If the author wants to use the Model S as the benchmark for whether the Model 3 launch will be a success he should get his facts straight, or at least attempt an apples-to-apples comparison.
When Tesla went public in June 2010, it had only one alpha prototype of the Model S but brashly predicted it would launch the Model S in 2012 with an ultimate production goal of "up to approximately 20,000 cars per year."
TESLA MOTORS INC (Form: 424B4, Received: 06/29/2010 06:12:24)
Tesla did not even have the Fremont factory in hand until the fall of 2010 (although they had entered into an agreement with Toyota to buy it at the time of the IPO).

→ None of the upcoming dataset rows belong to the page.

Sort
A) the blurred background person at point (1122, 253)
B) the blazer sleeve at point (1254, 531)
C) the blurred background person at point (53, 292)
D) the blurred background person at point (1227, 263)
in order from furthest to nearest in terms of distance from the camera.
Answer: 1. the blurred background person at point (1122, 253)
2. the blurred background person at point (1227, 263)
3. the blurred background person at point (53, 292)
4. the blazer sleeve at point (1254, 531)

Practically everyone in the automotive business predicted Tesla would fail, but it launched the Model S in 2012 essentially as predicted in the June 2010 IPO. By the end of 2013 -- a little more than one year into production -- Tesla was already exceeding the 20,000 vehicle per year run rate. They are now producing several times that number. And there is no real competitive threat to the Model S anywhere on the horizon even though it has been on the market for four years.
In other words, once Tesla had adequate funding from the IPO and a factory to build the Model S, it was off to the races.
Tesla has both Fremont and the Gigafactory, and has already raised $1.7B in capital to build the Model 3 (and Panasonic is raising $3.9B primarily to fund the Gigafactory). So if the author wants to use the Model S as a benchmark, that would mean the Model 3 is launched sometime in the fall 2017, with Tesla exiting 2018 exceeding the 500,000 Model 3 per year production run rate Elon has predicted and producing over 1,000,000 Model 3s per year within a couple years after that. And with no meaningful competition until some time after 2020.
That sounds pretty good to me. And, coincidentally, is a pretty fair forecast of how things will likely play out IMO.